> [What the exercise asks]: Once you find the line with "loradelniro1 online show" in the listing below, set down exactly every line from it through the line with "前面道路は東側幅員約5mの開発道路です。", but no pictures.

> [Material for the task]:
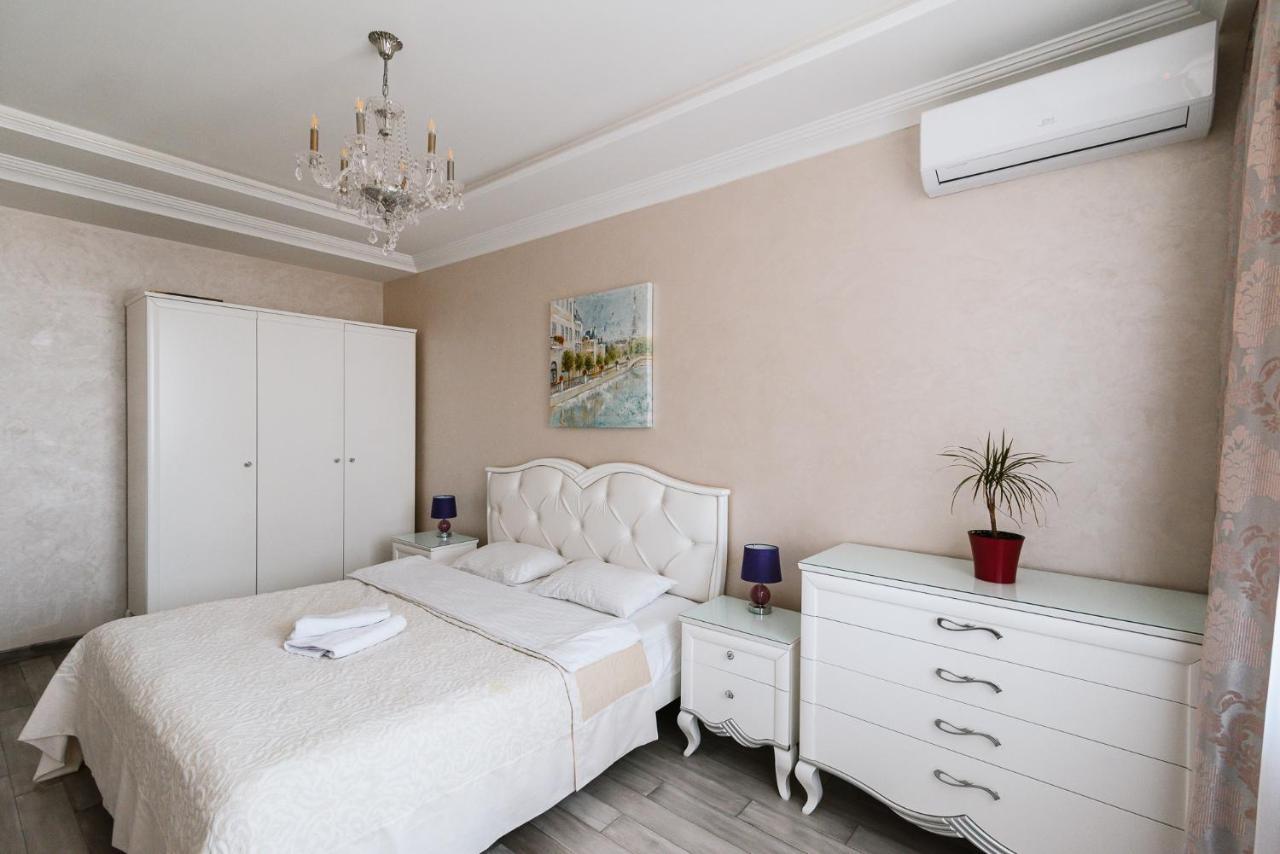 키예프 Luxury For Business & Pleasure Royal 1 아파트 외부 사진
* * *
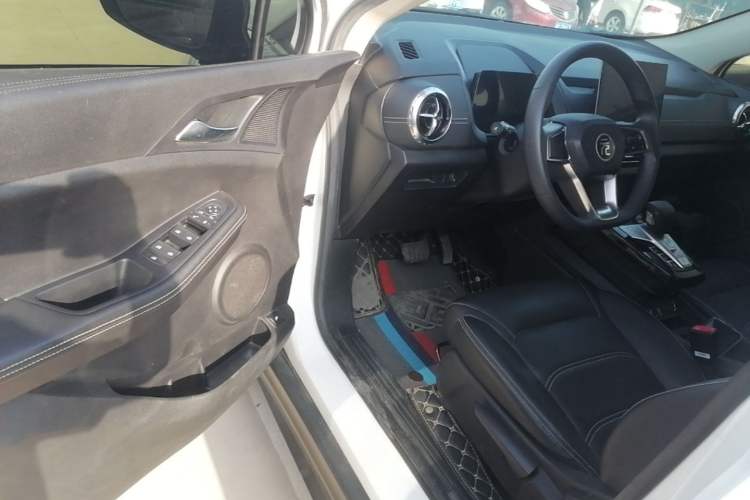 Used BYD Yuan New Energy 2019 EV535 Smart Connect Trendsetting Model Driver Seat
* * *
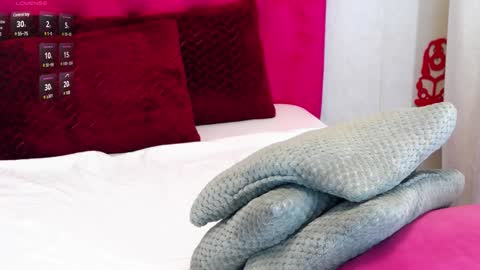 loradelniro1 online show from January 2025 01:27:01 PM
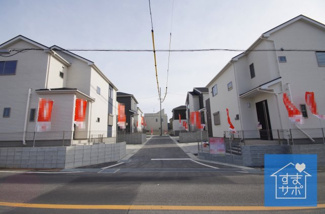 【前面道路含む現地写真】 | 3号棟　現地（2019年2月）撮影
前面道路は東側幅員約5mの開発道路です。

> [Result for this exercise]:
 loradelniro1 online show from January 2025 01:27:01 PM
 【前面道路含む現地写真】 | 3号棟　現地（2019年2月）撮影
前面道路は東側幅員約5mの開発道路です。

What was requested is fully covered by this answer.